Use of available data
Most commonly, the content analyst chooses from the vast store of communications already available in libraries, clinics, archives, records, and family attics. Thus, he must know how to utilize the benefits of available data, while avoiding their pitfalls.
Advantages. Several advantages accrue to the student of communication who decides to use materials that already exist rather than to elicit new ones. (1) Time, labor, and expense can often be saved when the researcher can go directly to the heart of his analysis, bypassing preliminary field work, experimentation, or commissioning of documents. (2) When massive data are required, beyond the scope of a single new study, existing content materials frequently afford wide ranges of potentially relevant variables and of refinement in the measurement of each variable. (3) Most important, the available data afford the only means of studying certain kinds of communication problems. Past events cannot be observed directly by the re-searcher, nor can events beyond the recollection of respondents living today be reached through questioning. Thus, the analysis of historical situations or of long-term trends—the important study of social change—depends upon the prior existence of relevant materials. Similarly, study of cross-cultural communications from remote places (e.g., of world-wide tastes in movies or folklore or of similarities and differences in attention to major political symbols in different countries) may require materials that cannot be elicited by the researcher directly. Communication contents in technical fields that are beyond the competence of the researcher may have been originally assembled in usable form by an expert such as a psychiatrist, a social worker, or an ethnographer. Sometimes, as in letters or diaries, existing materials may provide deep insights into intimate feelings or personal relationships; and sometimes, as in Sorokin's analysis, they may widen the investigator's focus to include macroscopic social or cultural systems.
Pitfalls. Against such impressive assets must be set certain basic problems to be overcome in the utilization of data not originally assembled for the present purposes. (1) The materials are often incomplete. The content analyst must attempt to discover any absences of letters from a file of correspondence or of speeches from a set, which may mean that the data lack representativeness. (2) The data may lack reliability or validity. An isolated record of a historical event, for example, cannot be checked through comparison of different accounts or through direct observation or questioning by the researcher. Clues to validity can often be obtained, however, by comparing two sets of data believed to reflect the same concept, as does Sorokin (1937–1941) when he shows the parallelism between trends in scientific discoveries and the trends in empirical thought derived from content analysis. (3) Data from differing sociotemporal contexts may not be directly comparable, as sources of information may themselves change over time or from one country to another, or the same categories may take on different meanings. This difficulty requires careful documentation and the search for linguistic equivalences. (4) Finally, the data that come to the researcher in a form he does not fully understand may not fit his definitions of the concepts under scrutiny. Unlike the researcher who handles data he himself has collected, he is often unfamiliar with the circumstances under which the communications originally took place. Yet the content of a diary may depend upon whether it was written for public or private consumption, and the answer to an open question may be affected by interviewer bias. Here the important caveat is to attempt to reconstruct the process by which the data were produced, spelling out and, insofar as possible, offsetting any limitations and biases and recasting the data in a form suitable for the new problem.

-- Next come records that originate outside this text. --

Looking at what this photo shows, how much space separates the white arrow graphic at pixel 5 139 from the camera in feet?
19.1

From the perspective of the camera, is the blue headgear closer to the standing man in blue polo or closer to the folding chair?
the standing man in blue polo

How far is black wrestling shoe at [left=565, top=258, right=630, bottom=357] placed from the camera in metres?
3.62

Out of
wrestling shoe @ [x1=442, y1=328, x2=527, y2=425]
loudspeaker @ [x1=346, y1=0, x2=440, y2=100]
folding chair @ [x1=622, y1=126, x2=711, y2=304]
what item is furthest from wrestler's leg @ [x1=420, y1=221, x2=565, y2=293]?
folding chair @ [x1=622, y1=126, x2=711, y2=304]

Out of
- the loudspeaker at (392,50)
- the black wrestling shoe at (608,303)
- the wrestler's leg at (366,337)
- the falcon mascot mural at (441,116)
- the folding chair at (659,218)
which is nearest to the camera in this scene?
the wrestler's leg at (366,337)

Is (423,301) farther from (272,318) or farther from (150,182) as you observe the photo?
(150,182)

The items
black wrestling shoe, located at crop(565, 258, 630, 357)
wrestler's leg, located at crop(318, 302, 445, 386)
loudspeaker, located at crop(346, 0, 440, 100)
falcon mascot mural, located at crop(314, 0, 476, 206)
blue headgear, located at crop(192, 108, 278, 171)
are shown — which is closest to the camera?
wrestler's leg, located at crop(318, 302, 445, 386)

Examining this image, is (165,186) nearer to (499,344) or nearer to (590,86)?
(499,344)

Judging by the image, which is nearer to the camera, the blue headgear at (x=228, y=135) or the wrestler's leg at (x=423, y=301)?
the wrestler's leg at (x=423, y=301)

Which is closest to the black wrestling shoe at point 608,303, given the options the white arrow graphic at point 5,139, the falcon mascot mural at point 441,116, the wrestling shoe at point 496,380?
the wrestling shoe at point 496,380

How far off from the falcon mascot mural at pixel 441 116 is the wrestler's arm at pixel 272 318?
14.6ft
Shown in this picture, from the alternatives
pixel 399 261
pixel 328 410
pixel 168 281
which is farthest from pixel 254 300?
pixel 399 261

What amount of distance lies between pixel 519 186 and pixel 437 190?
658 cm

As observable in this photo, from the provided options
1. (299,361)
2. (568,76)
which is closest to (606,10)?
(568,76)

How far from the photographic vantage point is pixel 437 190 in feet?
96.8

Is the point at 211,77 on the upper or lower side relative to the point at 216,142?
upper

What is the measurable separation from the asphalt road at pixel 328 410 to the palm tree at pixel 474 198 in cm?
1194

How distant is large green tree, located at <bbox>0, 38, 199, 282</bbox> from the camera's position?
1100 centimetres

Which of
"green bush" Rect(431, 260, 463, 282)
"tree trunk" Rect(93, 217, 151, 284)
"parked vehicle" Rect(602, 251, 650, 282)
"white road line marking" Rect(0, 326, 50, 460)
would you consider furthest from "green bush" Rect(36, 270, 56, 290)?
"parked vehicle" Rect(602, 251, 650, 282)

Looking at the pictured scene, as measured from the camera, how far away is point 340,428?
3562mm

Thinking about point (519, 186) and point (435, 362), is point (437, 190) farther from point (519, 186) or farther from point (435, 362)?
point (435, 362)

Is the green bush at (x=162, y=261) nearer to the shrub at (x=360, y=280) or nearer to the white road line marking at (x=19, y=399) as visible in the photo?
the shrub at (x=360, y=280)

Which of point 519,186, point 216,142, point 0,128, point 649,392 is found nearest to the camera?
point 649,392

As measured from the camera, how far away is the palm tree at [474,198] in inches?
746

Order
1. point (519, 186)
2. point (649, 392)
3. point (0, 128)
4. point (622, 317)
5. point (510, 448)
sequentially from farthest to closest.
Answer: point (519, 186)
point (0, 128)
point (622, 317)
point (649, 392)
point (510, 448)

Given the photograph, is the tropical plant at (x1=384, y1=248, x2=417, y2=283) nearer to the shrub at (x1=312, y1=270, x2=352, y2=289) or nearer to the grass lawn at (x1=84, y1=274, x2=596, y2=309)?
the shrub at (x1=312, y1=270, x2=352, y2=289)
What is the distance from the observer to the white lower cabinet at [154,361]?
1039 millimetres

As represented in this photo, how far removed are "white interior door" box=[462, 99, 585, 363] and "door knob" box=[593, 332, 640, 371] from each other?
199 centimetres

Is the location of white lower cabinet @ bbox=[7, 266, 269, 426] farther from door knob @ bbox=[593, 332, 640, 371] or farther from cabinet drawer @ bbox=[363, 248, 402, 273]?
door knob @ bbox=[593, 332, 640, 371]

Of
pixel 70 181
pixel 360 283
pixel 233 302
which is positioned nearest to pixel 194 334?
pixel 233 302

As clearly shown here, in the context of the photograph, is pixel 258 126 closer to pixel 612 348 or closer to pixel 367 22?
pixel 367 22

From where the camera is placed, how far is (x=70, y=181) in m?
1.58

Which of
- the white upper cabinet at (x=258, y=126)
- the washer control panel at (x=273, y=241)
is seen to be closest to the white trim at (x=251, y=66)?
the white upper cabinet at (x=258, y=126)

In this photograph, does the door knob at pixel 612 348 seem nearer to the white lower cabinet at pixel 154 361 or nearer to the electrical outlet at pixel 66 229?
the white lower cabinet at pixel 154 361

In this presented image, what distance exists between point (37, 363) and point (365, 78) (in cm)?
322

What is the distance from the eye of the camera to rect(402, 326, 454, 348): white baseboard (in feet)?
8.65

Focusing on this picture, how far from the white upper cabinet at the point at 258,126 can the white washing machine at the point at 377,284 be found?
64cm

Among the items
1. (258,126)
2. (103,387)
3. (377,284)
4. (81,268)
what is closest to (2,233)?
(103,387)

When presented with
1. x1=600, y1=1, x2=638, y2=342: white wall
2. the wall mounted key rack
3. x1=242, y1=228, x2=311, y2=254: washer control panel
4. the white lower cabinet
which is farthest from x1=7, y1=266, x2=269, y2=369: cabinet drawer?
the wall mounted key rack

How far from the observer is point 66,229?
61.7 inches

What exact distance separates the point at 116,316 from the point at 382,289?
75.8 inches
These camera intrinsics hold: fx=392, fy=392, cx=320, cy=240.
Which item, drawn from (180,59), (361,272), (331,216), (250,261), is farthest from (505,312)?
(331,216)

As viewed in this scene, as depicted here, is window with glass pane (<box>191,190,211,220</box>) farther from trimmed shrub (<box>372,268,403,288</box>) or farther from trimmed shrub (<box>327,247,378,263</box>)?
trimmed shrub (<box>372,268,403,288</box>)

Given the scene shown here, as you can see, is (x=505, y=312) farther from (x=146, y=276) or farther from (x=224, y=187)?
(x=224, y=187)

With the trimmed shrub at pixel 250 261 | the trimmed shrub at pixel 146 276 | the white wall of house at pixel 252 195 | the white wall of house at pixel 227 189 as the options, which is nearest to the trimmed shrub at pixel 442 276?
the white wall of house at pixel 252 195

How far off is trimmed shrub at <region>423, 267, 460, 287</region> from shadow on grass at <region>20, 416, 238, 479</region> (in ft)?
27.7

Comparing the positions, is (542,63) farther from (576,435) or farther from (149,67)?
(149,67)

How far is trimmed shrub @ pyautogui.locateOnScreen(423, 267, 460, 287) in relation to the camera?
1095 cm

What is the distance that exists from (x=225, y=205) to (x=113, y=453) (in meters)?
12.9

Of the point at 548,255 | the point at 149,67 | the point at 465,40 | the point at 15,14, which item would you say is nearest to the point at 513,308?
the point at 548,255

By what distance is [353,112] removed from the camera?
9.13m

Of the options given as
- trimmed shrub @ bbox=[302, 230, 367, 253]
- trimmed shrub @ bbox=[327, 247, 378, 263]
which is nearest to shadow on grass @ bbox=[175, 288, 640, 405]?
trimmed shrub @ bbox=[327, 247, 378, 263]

Although the researcher may on occasion have to reject given data because he cannot adequately assess their limitations or find suitable means of compensating for them, the great variety of available data which may in some sense be classified as communications constitutes a highly valuable re-source for the further application of content analysis.
Use of measurement
The content analyst makes use of his data to measure his concepts, rather than to describe them in discursive language. His data consist of certain concrete communications of certain concrete individuals (the cases). His conceptual model contains corresponding definitions of particular types of orientations, actions, or characteristics (the properties) of particular types of persons or collectivities. What he does, in effect, is to treat the sense data (the written or spoken words, the gestures or pictures which he observes as manifestations or indicants of these properties (the ideas which he holds in his mind). Measurement is defined here, then, as the classification of cases (persons, groups) in terms of a given property, according to some rules for selecting and combining appropriate communications data as indicants.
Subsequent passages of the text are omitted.